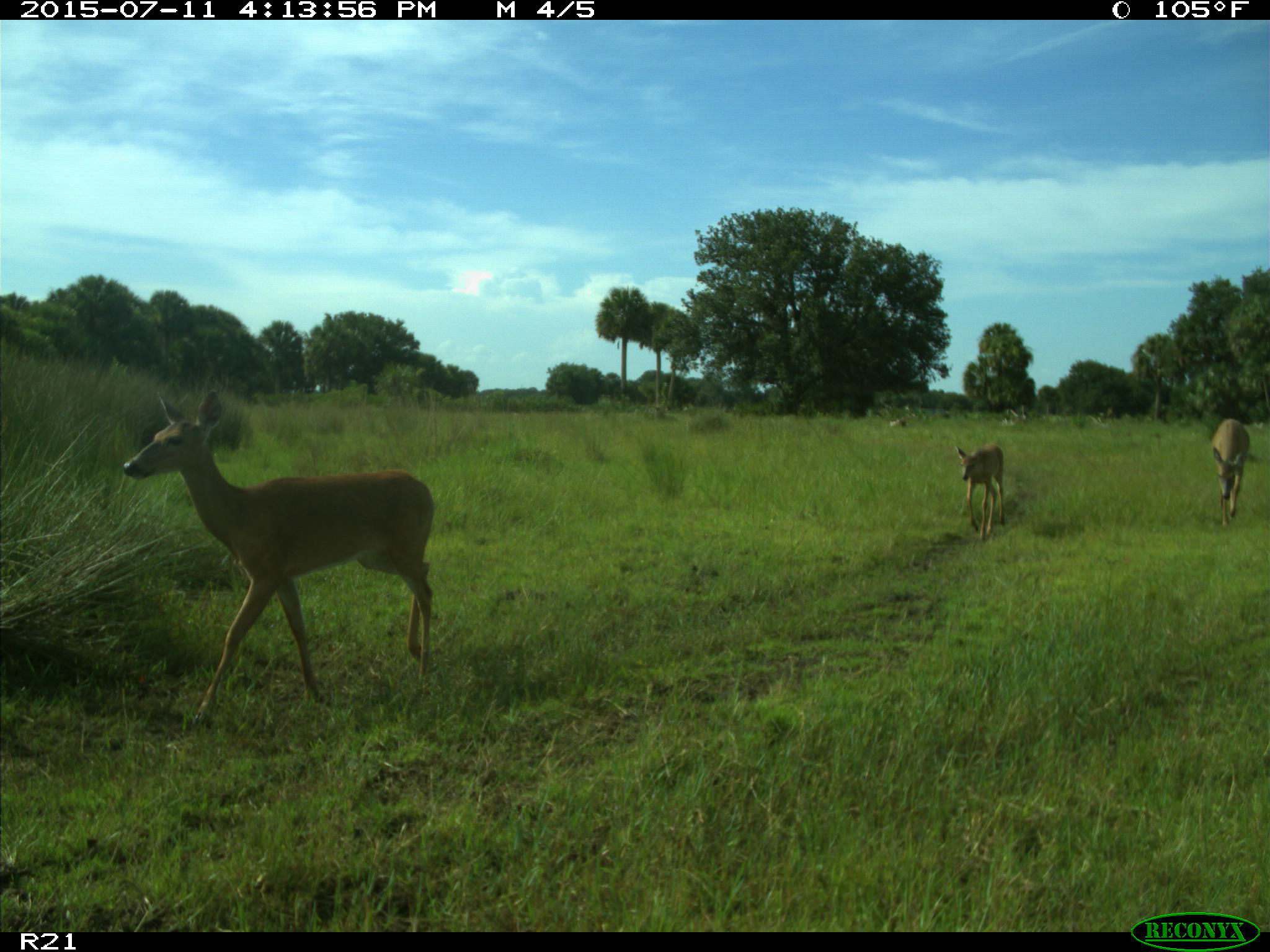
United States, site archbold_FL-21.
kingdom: Animalia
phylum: Chordata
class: Mammalia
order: Artiodactyla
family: Cervidae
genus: Odocoileus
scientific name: Odocoileus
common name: deer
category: unidentified deer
Unidentified deer (deer) (Odocoileus).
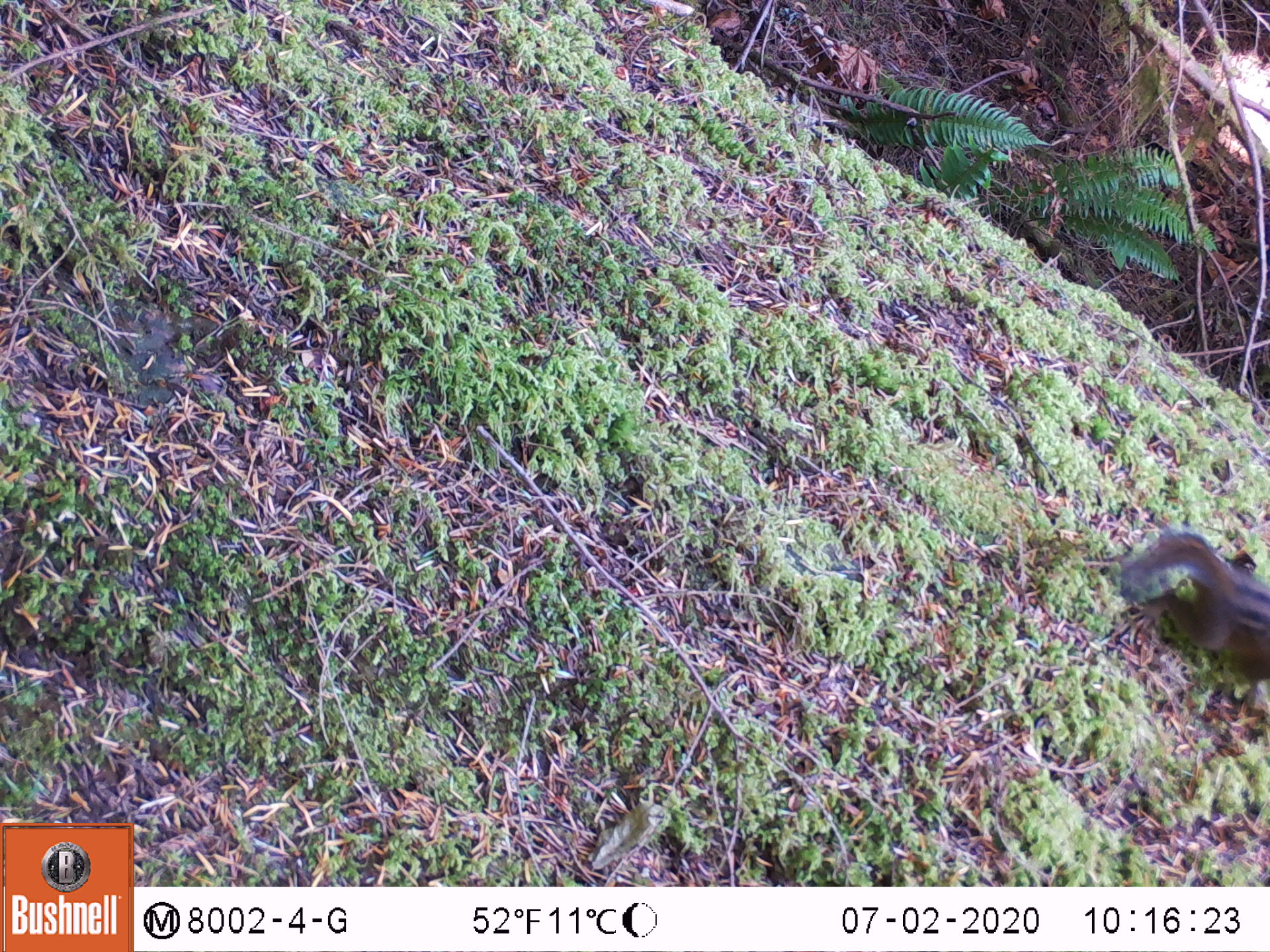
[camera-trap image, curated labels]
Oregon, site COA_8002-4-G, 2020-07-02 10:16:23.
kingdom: Animalia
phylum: Chordata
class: Mammalia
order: Rodentia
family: Sciuridae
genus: Neotamias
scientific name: Neotamias townsendii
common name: townsend's chipmunk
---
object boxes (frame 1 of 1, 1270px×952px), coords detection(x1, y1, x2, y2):
townsend's chipmunk: detection(1105, 523, 1262, 682)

::::::::::

### Assigned task:
Reproduce exactly the lines running from the one with "family: Sciuridae" to the last line of the listing above. Add nothing else.

### Task solution:
family: Sciuridae
genus: Neotamias
scientific name: Neotamias townsendii
common name: townsend's chipmunk
---
object boxes (frame 1 of 1, 1270px×952px), coords detection(x1, y1, x2, y2):
townsend's chipmunk: detection(1105, 523, 1262, 682)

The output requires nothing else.